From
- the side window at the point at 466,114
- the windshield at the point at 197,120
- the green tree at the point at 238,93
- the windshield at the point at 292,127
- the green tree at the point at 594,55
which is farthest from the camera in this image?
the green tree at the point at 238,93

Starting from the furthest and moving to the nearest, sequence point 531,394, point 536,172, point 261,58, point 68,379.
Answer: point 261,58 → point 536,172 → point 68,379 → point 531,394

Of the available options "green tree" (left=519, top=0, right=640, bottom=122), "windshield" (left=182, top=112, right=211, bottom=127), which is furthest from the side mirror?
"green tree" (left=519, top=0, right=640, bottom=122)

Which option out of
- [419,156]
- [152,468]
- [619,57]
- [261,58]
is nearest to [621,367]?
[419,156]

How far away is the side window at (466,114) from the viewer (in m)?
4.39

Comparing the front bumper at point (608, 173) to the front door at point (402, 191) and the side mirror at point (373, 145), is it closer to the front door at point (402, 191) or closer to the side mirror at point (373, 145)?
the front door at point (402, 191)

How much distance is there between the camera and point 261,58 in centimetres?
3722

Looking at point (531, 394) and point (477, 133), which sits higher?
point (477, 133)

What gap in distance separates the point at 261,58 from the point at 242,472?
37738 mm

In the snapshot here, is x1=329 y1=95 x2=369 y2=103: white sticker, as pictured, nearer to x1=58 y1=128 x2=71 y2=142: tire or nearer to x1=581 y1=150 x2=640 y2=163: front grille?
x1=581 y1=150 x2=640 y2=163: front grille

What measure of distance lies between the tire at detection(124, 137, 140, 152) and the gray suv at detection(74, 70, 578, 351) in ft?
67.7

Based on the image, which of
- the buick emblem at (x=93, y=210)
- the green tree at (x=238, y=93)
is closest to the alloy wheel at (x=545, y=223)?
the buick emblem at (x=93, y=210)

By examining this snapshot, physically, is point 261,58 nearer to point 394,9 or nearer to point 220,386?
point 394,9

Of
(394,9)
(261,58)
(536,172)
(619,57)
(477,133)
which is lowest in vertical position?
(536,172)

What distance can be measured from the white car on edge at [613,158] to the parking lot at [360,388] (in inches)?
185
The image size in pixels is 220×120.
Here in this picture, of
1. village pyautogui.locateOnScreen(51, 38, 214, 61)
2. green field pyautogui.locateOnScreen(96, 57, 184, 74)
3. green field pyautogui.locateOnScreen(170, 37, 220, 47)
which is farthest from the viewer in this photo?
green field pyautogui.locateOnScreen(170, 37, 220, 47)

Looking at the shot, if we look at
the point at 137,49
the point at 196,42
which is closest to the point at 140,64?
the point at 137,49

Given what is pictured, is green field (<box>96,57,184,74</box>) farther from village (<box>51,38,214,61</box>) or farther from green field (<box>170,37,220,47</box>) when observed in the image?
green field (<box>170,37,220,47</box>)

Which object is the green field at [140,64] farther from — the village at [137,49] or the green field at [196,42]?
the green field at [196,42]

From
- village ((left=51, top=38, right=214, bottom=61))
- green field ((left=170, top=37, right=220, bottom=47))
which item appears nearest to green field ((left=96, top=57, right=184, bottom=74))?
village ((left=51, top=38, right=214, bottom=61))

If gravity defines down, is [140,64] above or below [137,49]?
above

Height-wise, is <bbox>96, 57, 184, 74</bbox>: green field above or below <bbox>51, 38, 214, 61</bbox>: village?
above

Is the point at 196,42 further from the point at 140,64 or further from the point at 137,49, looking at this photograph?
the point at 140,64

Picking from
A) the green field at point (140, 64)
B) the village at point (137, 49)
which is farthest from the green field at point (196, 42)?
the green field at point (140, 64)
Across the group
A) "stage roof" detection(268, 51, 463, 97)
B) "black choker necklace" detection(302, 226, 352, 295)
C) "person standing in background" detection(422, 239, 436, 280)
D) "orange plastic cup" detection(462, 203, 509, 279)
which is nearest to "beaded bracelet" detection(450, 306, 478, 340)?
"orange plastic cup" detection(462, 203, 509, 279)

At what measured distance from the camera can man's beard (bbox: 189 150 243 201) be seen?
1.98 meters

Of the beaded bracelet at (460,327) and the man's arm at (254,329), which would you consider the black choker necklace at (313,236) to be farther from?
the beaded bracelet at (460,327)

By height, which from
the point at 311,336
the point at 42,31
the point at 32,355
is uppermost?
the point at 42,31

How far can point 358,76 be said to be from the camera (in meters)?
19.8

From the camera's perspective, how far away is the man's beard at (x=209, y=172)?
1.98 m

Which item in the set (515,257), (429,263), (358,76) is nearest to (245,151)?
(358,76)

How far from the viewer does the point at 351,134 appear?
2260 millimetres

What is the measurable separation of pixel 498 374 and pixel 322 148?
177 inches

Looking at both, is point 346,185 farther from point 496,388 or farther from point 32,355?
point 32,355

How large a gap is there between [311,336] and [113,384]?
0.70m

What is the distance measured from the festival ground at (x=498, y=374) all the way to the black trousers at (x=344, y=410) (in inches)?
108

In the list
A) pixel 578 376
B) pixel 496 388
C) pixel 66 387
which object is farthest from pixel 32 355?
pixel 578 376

■ ■ ■ ■ ■ ■ ■

[Deine Aufgabe] Schreib die Zeilen von der Zeile mit „Across the group“ bis zur Zeile mit „2260 millimetres“ unverändert ab, beide eingeschlossen.

[Endgültige Antwort]
Across the group
A) "stage roof" detection(268, 51, 463, 97)
B) "black choker necklace" detection(302, 226, 352, 295)
C) "person standing in background" detection(422, 239, 436, 280)
D) "orange plastic cup" detection(462, 203, 509, 279)
which is nearest to "beaded bracelet" detection(450, 306, 478, 340)?
"orange plastic cup" detection(462, 203, 509, 279)

At what measured distance from the camera can man's beard (bbox: 189 150 243 201) be seen?
1.98 meters

Of the beaded bracelet at (460,327) and the man's arm at (254,329), which would you consider the black choker necklace at (313,236) to be farther from?
the beaded bracelet at (460,327)

By height, which from
the point at 311,336
the point at 42,31
the point at 32,355
is uppermost?
the point at 42,31

How far can point 358,76 be said to be from the camera (in meters)?
19.8

From the camera's perspective, how far away is the man's beard at (x=209, y=172)?
1.98 m

Which item in the set (515,257), (429,263), (358,76) is nearest to (245,151)?
(358,76)

How far from the viewer does the point at 351,134 appear?
2260 millimetres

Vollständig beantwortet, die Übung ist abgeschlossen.